* _Problema proposto 1_
Responda às perguntas abaixo com base no texto sobre mercados elétricos:
(a) Qual é o número da consulta pública do Ministério de Minas e Energia sobre o aprimoramento do marco regulatório e comercial do setor elétrico?
(b) Com que intuito foi realizada a Consulta Pública nº 21/2016?
(c) Quem realizou o relatório “Utility of the Future”?
* _Problema proposto 2_
Quais recursos energéticos distribuídos o texto sobre mercados elétricos menciona entre parênteses? Liste todos.
* _Problema proposto 3_
Transcreva do texto sobre mercados elétricos o trecho que vai de "sobre proposta de" até "do modelo setorial.", inclusive.

A
construção de mercados elétricos em perspectiva – Questões para o Brasil.
O
Ministério de Minas e Energia (MME) realizou a Consulta Pública (nº 33/2017)
sobre proposta de aprimoramento do marco regulatório e comercial do setor
elétrico brasileiro, buscando a sua “modernização e racionalização”. A proposta
foi estruturada em torno dos desdobramentos da Consulta Pública nº 21/2016,
realizada com o intuito de identificar os desafios para expansão do mercado
livre no Brasil. Partindo deste objetivo, as medidas propostas desembocam na
expansão do mercado livre como solução para o aprimoramento do modelo setorial.
O
preâmbulo da proposta aproxima-se da perspectiva de mudanças traçada pelo
relatório “Utility of the Future”, realizado por MIT/Comillas (PÉREZE-ARRIAGA
et al., 2016). A penetração das novas energias renováveis variáveis (NER), com
custos mais competitivos e impactos mais perceptíveis, a proliferação de
recursos energéticos distribuídos (como painéis solares, armazenamento e carros
elétricos) e o desenvolvimento de redes inteligentes apontam para mudanças
radicais nos sistemas elétricos.

* _Material fornecido_
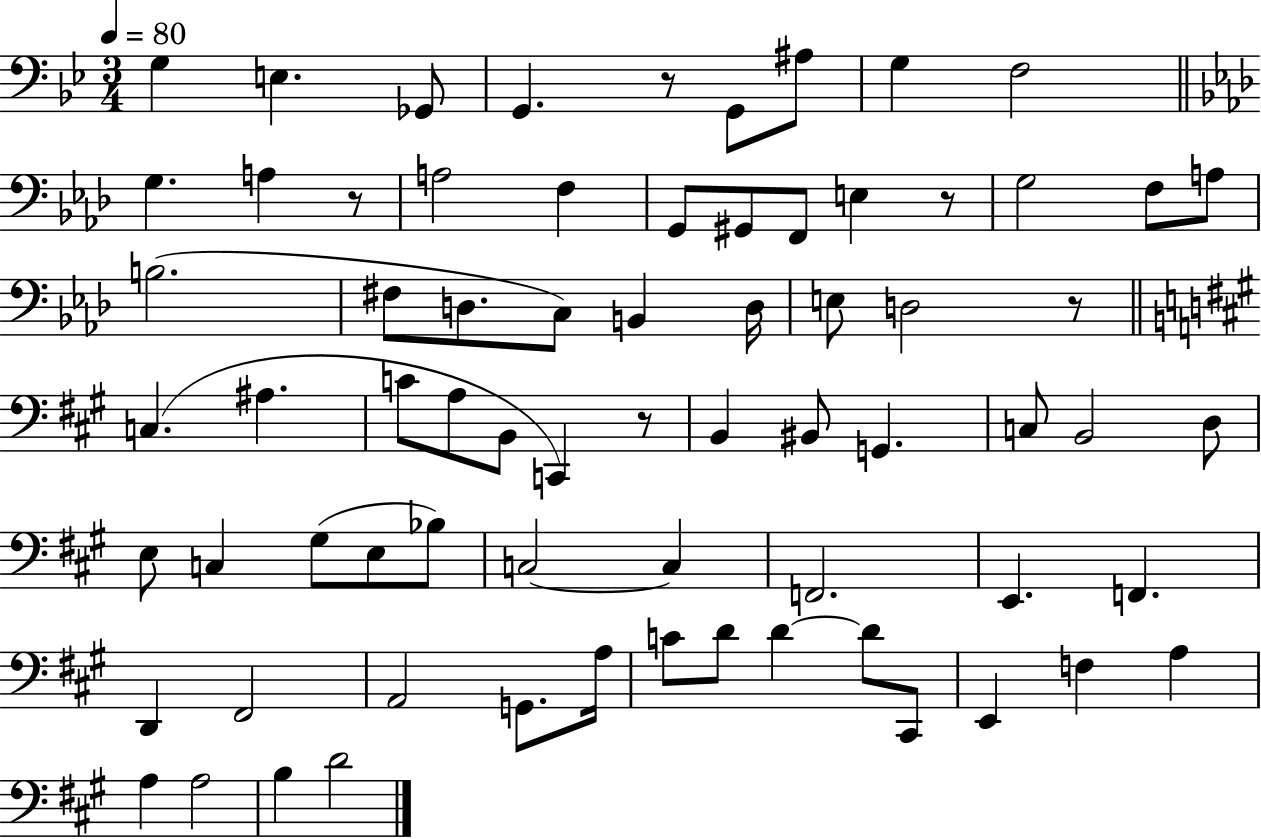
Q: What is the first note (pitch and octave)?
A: G3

* _Resposta esperada 1_
(a) Consulta Pública nº 33/2017.
(b) Para identificar os desafios para expansão do mercado livre no Brasil.
(c) MIT/Comillas.

* _Resposta esperada 2_
painéis solares; armazenamento; carros elétricos

* _Resposta esperada 3_
sobre proposta de aprimoramento do marco regulatório e comercial do setor
elétrico brasileiro, buscando a sua “modernização e racionalização”. A proposta
foi estruturada em torno dos desdobramentos da Consulta Pública nº 21/2016,
realizada com o intuito de identificar os desafios para expansão do mercado
livre no Brasil. Partindo deste objetivo, as medidas propostas desembocam na
expansão do mercado livre como solução para o aprimoramento do modelo setorial.